At this, the game’s World Championship and shop window, so focused have they been on keeping this amoral game – based as it is on cornerstones of greed and deception – trammelled by some sort of order, that foul language has acquired its own label in poker’s glossary: the F-bomb.
You drop an F-bomb at the WSOP, you sit out for ten minutes and watch your chips get eaten away as you are reduced to an impotent spectator. As sanctions go, it is perfect. Not so tough as to be draconian: not so ineffective as to be farcical. A player knows he’s crossed a line and most make damn sure they don’t do it twice.
Now, the WSOP has gone the way of all flesh. Players bitched about the F-bomb rule and organisers caved in. Too many people in strength these days, confronted with a choice of being ‘hip’ or being right, plump for the easy option.

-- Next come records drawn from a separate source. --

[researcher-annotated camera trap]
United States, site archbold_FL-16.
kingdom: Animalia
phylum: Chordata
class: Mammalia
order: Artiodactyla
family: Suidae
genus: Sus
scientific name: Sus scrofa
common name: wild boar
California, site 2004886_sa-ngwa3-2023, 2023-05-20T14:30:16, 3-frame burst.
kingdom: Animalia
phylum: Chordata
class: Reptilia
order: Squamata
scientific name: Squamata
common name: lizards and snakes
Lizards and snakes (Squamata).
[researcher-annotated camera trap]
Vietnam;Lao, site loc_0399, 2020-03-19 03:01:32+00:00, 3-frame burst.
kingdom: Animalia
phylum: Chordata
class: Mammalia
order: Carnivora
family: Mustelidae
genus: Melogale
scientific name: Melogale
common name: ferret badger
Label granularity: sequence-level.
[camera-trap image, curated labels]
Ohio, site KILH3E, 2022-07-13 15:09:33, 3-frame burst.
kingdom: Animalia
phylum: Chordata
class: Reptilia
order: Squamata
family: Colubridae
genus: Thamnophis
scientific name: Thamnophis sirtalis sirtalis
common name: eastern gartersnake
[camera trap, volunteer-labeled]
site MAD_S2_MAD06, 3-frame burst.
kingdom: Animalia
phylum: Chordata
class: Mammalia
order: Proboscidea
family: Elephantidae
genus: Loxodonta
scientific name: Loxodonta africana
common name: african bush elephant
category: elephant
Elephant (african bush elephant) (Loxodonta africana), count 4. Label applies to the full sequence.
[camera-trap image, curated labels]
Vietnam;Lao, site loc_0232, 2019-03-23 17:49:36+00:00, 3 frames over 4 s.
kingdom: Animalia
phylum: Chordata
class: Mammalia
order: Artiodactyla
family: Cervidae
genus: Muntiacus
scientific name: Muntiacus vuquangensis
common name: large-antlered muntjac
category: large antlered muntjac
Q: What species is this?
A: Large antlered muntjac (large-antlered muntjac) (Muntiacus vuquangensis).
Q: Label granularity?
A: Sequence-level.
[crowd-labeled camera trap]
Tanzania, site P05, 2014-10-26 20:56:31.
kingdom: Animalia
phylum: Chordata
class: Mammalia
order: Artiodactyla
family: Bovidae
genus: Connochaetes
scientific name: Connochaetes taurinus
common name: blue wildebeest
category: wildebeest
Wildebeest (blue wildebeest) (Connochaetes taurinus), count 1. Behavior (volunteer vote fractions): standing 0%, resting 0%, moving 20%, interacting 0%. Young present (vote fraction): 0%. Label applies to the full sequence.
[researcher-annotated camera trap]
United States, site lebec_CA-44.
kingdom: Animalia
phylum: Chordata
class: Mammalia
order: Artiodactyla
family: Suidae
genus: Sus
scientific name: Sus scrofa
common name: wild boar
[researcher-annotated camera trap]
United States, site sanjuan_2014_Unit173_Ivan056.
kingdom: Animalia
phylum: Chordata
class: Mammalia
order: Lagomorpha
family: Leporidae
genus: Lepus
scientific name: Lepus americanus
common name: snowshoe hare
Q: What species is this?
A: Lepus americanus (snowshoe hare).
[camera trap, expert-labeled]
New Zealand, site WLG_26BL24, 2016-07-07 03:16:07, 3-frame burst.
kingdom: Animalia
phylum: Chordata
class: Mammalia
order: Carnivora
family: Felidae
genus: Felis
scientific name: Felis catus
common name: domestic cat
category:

Now, you can drop the ‘bomb’, as long as you haven’t specifically aimed it at another player.
When spectators’ ears are bombarded with the F-information, they’re either offended by it or they aren’t. The context in which it’s delivered is neither here nor there. We’re talking swearing, for heaven’s sake, not Shakespeare.
Not content with reporting the capitulation of others, however, WPT Poker has to add one of its own.
There is a convention observed in the game that when you play poor cards badly and take down the pot by nothing more than an outrageously-lucky combination of community cards, you effect your best ‘sheepish’ confront, mouth a quiet ‘sorry’ to your opponent and then everyone moves on.
Not good enough anymore, in the eyes of Eddie Gaines, who feels we should skip the ‘sorry’ stage and get straight to the moving-on.
“This simply adds insult to injury. You aren’t sorry at all. You’re glad to have won the hand and he knows it,” Gaines writes. “…this information is red rag to a bull in a card room. Say ‘unlucky pal’ or say nothing at all.”
Eddie must play with rather more wafer-thin temperaments than I do, because my opponents are usually smart and gracious enough to know that I am not apologising for winning in such circumstances but for the outrageous fluke by which I did so. I would also suggest that if a man is Neanderthal enough to erupt over a ‘sorry’, he is likely to react no less amiably to the suggestion that you and he are ‘pals’.
Sadly, I fear most people will take Gaines’ different advice and simply say nothing, which would at the minimum be consist with the mood of our time. Pull up the drawbridge, focus on Number One and the hell with everyone else. If I thought this progressive Society any, I might be prepared to buy it.
Unfortunately, quaint though watching your language and token gestures might be, they belong to a patchwork of small courtesies that oil life’s cogs and it is a hard-faced world without them.